----- SOURCE DATA

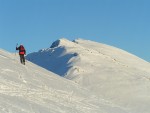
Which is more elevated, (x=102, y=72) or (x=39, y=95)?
(x=102, y=72)

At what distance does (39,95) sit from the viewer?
27812mm

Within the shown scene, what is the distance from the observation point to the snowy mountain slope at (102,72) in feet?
139

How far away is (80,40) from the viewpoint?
71125mm

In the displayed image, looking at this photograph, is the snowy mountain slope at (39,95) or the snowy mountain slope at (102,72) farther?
the snowy mountain slope at (102,72)

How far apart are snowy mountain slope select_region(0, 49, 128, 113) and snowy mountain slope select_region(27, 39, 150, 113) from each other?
4835 millimetres

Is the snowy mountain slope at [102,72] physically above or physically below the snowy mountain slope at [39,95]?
above

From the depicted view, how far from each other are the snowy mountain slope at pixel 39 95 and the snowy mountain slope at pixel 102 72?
4835mm

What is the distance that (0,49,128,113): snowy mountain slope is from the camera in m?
24.1

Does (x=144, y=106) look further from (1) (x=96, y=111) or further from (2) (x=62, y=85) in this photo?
(1) (x=96, y=111)

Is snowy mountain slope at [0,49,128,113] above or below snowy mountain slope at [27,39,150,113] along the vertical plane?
below

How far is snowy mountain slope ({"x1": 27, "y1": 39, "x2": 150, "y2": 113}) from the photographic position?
1671 inches

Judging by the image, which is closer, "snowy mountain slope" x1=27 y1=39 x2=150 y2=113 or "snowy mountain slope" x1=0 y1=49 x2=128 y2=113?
"snowy mountain slope" x1=0 y1=49 x2=128 y2=113

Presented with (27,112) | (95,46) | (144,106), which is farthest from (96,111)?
(95,46)

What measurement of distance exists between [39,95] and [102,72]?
22.6 meters
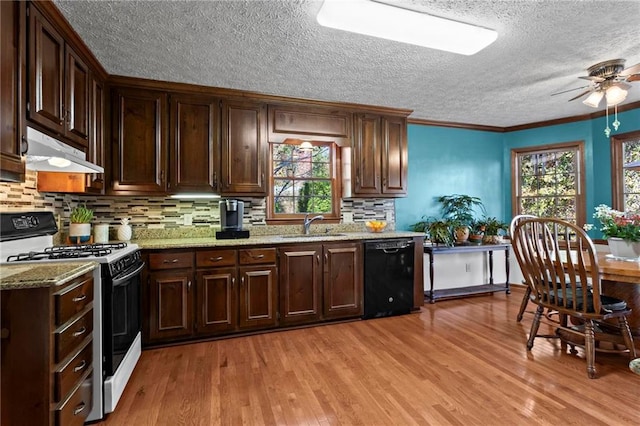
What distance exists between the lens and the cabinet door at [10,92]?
4.76 ft

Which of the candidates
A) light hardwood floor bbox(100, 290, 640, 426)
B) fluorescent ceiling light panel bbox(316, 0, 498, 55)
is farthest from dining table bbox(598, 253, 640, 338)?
fluorescent ceiling light panel bbox(316, 0, 498, 55)

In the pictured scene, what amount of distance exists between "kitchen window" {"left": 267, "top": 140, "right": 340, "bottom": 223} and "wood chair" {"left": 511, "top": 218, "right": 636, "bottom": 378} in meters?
2.05

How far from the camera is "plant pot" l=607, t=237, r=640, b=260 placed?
2.51 meters

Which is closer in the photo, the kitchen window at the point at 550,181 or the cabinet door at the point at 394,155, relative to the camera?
the cabinet door at the point at 394,155

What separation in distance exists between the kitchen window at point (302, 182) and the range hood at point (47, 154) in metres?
1.91

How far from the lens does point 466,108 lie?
13.1ft

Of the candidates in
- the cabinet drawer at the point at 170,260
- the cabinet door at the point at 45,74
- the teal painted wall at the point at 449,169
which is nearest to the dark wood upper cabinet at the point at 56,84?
the cabinet door at the point at 45,74

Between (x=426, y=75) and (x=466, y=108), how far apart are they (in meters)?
1.31

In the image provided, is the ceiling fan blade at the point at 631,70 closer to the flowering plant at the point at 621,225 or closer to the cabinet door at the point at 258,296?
the flowering plant at the point at 621,225

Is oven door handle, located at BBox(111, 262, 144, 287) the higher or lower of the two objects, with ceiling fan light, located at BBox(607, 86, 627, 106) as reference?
lower

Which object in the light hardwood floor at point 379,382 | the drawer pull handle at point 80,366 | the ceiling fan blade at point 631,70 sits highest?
the ceiling fan blade at point 631,70

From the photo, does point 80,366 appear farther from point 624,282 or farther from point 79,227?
point 624,282

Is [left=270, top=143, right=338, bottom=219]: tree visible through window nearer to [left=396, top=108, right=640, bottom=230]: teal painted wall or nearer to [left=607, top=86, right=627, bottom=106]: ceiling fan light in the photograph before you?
[left=396, top=108, right=640, bottom=230]: teal painted wall

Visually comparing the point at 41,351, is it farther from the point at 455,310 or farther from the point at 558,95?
the point at 558,95
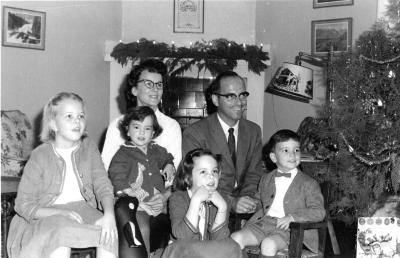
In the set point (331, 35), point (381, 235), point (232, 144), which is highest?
point (331, 35)

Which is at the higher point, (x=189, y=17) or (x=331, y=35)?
(x=189, y=17)

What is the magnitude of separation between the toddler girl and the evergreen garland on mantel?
10.2 ft

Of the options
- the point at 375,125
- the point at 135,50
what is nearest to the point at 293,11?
the point at 135,50

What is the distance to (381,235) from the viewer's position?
112 inches

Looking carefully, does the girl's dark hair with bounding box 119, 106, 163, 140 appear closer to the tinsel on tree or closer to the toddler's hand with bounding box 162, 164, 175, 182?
the toddler's hand with bounding box 162, 164, 175, 182

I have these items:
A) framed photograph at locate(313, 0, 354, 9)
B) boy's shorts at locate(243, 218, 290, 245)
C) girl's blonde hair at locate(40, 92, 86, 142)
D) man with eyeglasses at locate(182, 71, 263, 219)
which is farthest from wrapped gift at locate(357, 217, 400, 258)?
framed photograph at locate(313, 0, 354, 9)

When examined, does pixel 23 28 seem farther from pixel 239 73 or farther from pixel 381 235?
pixel 381 235

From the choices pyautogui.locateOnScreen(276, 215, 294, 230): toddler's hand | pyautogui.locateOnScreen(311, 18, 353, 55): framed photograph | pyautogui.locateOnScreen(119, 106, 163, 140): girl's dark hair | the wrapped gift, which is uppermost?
pyautogui.locateOnScreen(311, 18, 353, 55): framed photograph

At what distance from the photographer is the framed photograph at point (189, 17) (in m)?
6.61

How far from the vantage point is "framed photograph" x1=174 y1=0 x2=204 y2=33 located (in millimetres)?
6609

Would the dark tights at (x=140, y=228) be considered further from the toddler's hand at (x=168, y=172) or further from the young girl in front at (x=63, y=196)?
the toddler's hand at (x=168, y=172)

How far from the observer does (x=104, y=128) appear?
6.30 m

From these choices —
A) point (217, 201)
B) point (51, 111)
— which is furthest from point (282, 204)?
point (51, 111)

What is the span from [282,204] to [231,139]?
1.95 ft
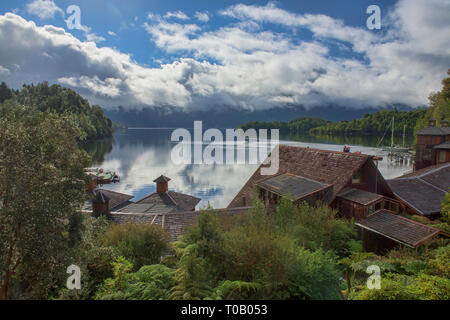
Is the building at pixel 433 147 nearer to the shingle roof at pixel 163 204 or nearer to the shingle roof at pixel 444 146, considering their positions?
the shingle roof at pixel 444 146

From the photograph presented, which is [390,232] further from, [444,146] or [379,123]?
[379,123]

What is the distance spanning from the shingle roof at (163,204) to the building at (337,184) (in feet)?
38.8

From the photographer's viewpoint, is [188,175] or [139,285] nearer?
[139,285]

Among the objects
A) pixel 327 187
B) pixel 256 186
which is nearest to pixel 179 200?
pixel 256 186

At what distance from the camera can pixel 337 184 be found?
21.5m

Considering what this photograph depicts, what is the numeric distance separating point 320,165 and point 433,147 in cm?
3321

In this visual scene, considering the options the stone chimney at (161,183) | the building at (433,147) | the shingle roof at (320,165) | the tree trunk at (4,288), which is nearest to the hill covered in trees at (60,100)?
the stone chimney at (161,183)

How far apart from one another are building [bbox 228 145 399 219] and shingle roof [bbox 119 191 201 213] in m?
11.8

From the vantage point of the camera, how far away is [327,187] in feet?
69.9

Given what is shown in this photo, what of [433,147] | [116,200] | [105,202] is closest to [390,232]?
[105,202]

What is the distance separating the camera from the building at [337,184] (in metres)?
20.1

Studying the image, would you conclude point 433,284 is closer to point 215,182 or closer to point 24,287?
point 24,287

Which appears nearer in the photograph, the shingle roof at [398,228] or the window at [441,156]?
the shingle roof at [398,228]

----------

▸ EXERCISE GOAL
Swap "camera" for "viewer" throughout the items above and give them back otherwise unchanged, with the pictures left out.

▸ THE SOLUTION
Which is more elevated, (x=102, y=72) or (x=39, y=95)?
(x=102, y=72)

At what distance does (39,95) sit from the viewer?
27812mm

Within the shown scene, what is the distance from the observation point to the snowy mountain slope at (102,72) in feet?
139

How far away is (80,40) from the viewpoint?
71125mm

In the displayed image, looking at this photograph, is the snowy mountain slope at (39,95) or the snowy mountain slope at (102,72) farther?
the snowy mountain slope at (102,72)

How far apart are snowy mountain slope select_region(0, 49, 128, 113) and snowy mountain slope select_region(27, 39, 150, 113) from each other?
4835 millimetres

Is the snowy mountain slope at [102,72] physically above or physically below the snowy mountain slope at [39,95]?
above

From the depicted view, how far from each other are the snowy mountain slope at pixel 39 95 and the snowy mountain slope at pixel 102 72?
4835mm

What is the distance that (0,49,128,113): snowy mountain slope is from the viewer in m?
24.1

Does (x=144, y=106) look further from (1) (x=96, y=111) or further from (2) (x=62, y=85) in this photo?
(1) (x=96, y=111)

Is snowy mountain slope at [0,49,128,113] above or below snowy mountain slope at [27,39,150,113] along the vertical plane?
below

How far is snowy mountain slope ({"x1": 27, "y1": 39, "x2": 150, "y2": 113}) from the photographic position?
1671 inches

Judging by the image, which is closer, "snowy mountain slope" x1=27 y1=39 x2=150 y2=113 or "snowy mountain slope" x1=0 y1=49 x2=128 y2=113?
"snowy mountain slope" x1=0 y1=49 x2=128 y2=113

Presented with (27,112) | (95,46) | (144,106), which is farthest from (96,111)?
(95,46)

What measurement of distance exists between [39,95] and [102,72]?
22.6 meters
What distance exists between the lens and the cabinet door at [10,92]?
4.76 ft

Which of the candidates
A) light hardwood floor bbox(100, 290, 640, 426)
B) fluorescent ceiling light panel bbox(316, 0, 498, 55)
is farthest from dining table bbox(598, 253, 640, 338)?
fluorescent ceiling light panel bbox(316, 0, 498, 55)

In the pictured scene, what amount of distance exists between "kitchen window" {"left": 267, "top": 140, "right": 340, "bottom": 223} and "wood chair" {"left": 511, "top": 218, "right": 636, "bottom": 378} in meters?
2.05

How far from the viewer is "plant pot" l=607, t=237, r=640, b=260 placed?
2.51 meters

Which is closer in the photo, the kitchen window at the point at 550,181 or the cabinet door at the point at 394,155, relative to the viewer?
the cabinet door at the point at 394,155

What separation in distance exists between the kitchen window at point (302, 182) and the range hood at point (47, 154) in metres?
1.91

How far from the lens does point 466,108 lie?
13.1ft

Of the candidates in
- the cabinet drawer at the point at 170,260
- the cabinet door at the point at 45,74
- the teal painted wall at the point at 449,169
which is nearest to the dark wood upper cabinet at the point at 56,84?
the cabinet door at the point at 45,74

Between (x=426, y=75) and (x=466, y=108), how far apart are they (in meters)?
1.31

In the image provided, is the ceiling fan blade at the point at 631,70 closer to the flowering plant at the point at 621,225 or closer to the cabinet door at the point at 258,296?
the flowering plant at the point at 621,225

Is oven door handle, located at BBox(111, 262, 144, 287) the higher or lower of the two objects, with ceiling fan light, located at BBox(607, 86, 627, 106) as reference?
lower

Which object in the light hardwood floor at point 379,382 | the drawer pull handle at point 80,366 | the ceiling fan blade at point 631,70 sits highest?
the ceiling fan blade at point 631,70

From the photo, does point 80,366 appear farther from point 624,282 or farther from point 79,227?
point 624,282

Is [left=270, top=143, right=338, bottom=219]: tree visible through window nearer to [left=396, top=108, right=640, bottom=230]: teal painted wall or nearer to [left=607, top=86, right=627, bottom=106]: ceiling fan light in the photograph before you?
[left=396, top=108, right=640, bottom=230]: teal painted wall

Visually comparing the point at 41,351, is it farther from the point at 455,310 or farther from the point at 558,95?
the point at 558,95
In the set point (331, 35), point (381, 235), point (232, 144), which is highest?
point (331, 35)

Which is at the higher point, (x=189, y=17) or (x=331, y=35)?
(x=189, y=17)

What is the magnitude of separation between the toddler girl and the evergreen garland on mantel?
10.2 ft

Of the options
- the point at 375,125
- the point at 135,50
what is nearest to the point at 293,11?
the point at 135,50

What is the distance to (381,235) from the viewer's position?
112 inches

Looking carefully, does the girl's dark hair with bounding box 119, 106, 163, 140 appear closer to the tinsel on tree or closer to the toddler's hand with bounding box 162, 164, 175, 182?
the toddler's hand with bounding box 162, 164, 175, 182

I have these items:
A) framed photograph at locate(313, 0, 354, 9)
B) boy's shorts at locate(243, 218, 290, 245)
C) girl's blonde hair at locate(40, 92, 86, 142)
D) man with eyeglasses at locate(182, 71, 263, 219)
which is farthest from wrapped gift at locate(357, 217, 400, 258)?
framed photograph at locate(313, 0, 354, 9)

When examined, does pixel 23 28 seem farther from pixel 239 73 or farther from pixel 381 235?
pixel 381 235

From the choices pyautogui.locateOnScreen(276, 215, 294, 230): toddler's hand | pyautogui.locateOnScreen(311, 18, 353, 55): framed photograph | pyautogui.locateOnScreen(119, 106, 163, 140): girl's dark hair | the wrapped gift, which is uppermost?
pyautogui.locateOnScreen(311, 18, 353, 55): framed photograph

At what distance from the photographer is the framed photograph at point (189, 17) (in m)?
6.61

How far from the vantage point is "framed photograph" x1=174 y1=0 x2=204 y2=33 located (in millimetres)?
6609

Would the dark tights at (x=140, y=228) be considered further from the toddler's hand at (x=168, y=172) or further from the young girl in front at (x=63, y=196)?
the toddler's hand at (x=168, y=172)

How far from the observer does (x=104, y=128) appear?
6.30 m

From these choices —
A) point (217, 201)
B) point (51, 111)
— which is furthest from point (282, 204)?
point (51, 111)

What is the span from [282,204] to [231,139]?
1.95 ft
Is the building at pixel 433 147 nearer to the shingle roof at pixel 163 204 or nearer to the shingle roof at pixel 444 146, considering their positions?
the shingle roof at pixel 444 146

From the photograph presented, which is [390,232] further from, [444,146] or [379,123]?
[379,123]

What is the distance spanning from the shingle roof at (163,204) to the building at (337,184) (in feet)?
38.8

From the photographer's viewpoint, is [188,175] or [139,285] nearer?
[139,285]

Among the objects
A) pixel 327 187
B) pixel 256 186
which is nearest to pixel 179 200?
pixel 256 186

At what distance from the viewer can pixel 337 184 be found?
21.5m

Considering what this photograph depicts, what is the numeric distance separating point 320,165 and point 433,147 in cm?
3321

In this visual scene, considering the options the stone chimney at (161,183) | the building at (433,147) | the shingle roof at (320,165) | the tree trunk at (4,288), which is nearest to the hill covered in trees at (60,100)?
the stone chimney at (161,183)

How far apart from one another are building [bbox 228 145 399 219] and shingle roof [bbox 119 191 201 213] in m?
11.8

From the vantage point of the viewer, how far away is [327,187] in feet?
69.9

Given what is shown in this photo, what of [433,147] | [116,200] | [105,202] is closest to [390,232]?
[105,202]

What is the distance separating the viewer from the building at [337,184] (in metres)?
20.1

Studying the image, would you conclude point 433,284 is closer to point 215,182 or closer to point 24,287?
point 24,287

Which appears nearer in the photograph, the shingle roof at [398,228] or the window at [441,156]?
the shingle roof at [398,228]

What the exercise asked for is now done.